Steps in Managing a Reorganization
- Define the problem.
- Determine whether existing jobs and structures are meeting department goals.
- Consider what factors contribute to effectiveness of jobs and structure.
Identify methods for collecting input from staff.
- Verbal, written, and computer surveys
- Problem-solving teams
- Review committees
Identify a new structure or model that will support your goals, including:
- Distribution of functions throughout the organization (definition of functions to be performed, groupings of functions, and the relationships among functions)
- Vertical and horizontal authority relationships
- Communication/decision-making process (how formal decisions are made and by whom, and the information system established for decision-making)
- Internal departmental policies (the decisions, rules, or guidelines established in production, personnel, purchasing, research and development, and other areas)
- The attributes of department employees (includes abilities, skills, experience, and other behavioral issues)
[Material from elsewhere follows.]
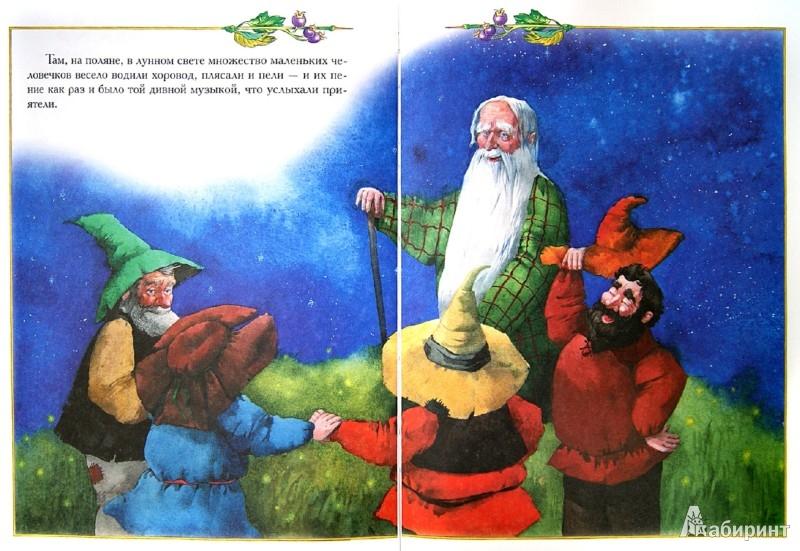 Иллюстрация 1 из 16 для Лучшие сказки мира | Лабиринт - книги. Источник: Лабиринт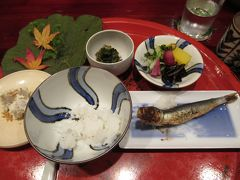 2019京都の紅葉③ 「草喰なかひがし」で大原の里を食す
Develop a reorganization proposal, including:
- Reasons for reorganization
- Before and after organization charts
- Job descriptions for new, changed positions
- Names, titles of employees to be affected by changed or eliminated jobs, new reporting lines, physical relocation, or reduction in time
- Review of Affirmative Action impact
- Order of potential layoffs for career positions based on seniority points
- Notices to go to unions
A communication plan
- Identify the different groups who will need communication and the different messages/information they will need
- Determine series of review and update meetings with management
- Determine schedule of informational meetings with staff
- Plan communications outside department to announce reorganization
- Set up individual meetings with employees projected for layoff and for those employees whose jobs will change significantly
- Determine skills needed for each position.
- Compare current skills with what is needed.
- Determine training needs and resources.
- Design and implement training.
- Review, reassess, and gather input during implementation.
- Determine methods to get feedback during implementation.
- Include systems that will provide regular feedback from management, staff, and client groups.
- Build an effective team (also see Chapter 14, Team Building).
- Clarify mission, goals, and standards for success.
- Schedule regular staff meetings.
- Facilitate communication by remaining open to suggestions and concerns.
- Act as harmonizing influence by looking for opportunities to mediate and resolve minor disputes.
- Encourage all team members to share information.
- Support brainstorming and consensus decision-making where appropriate.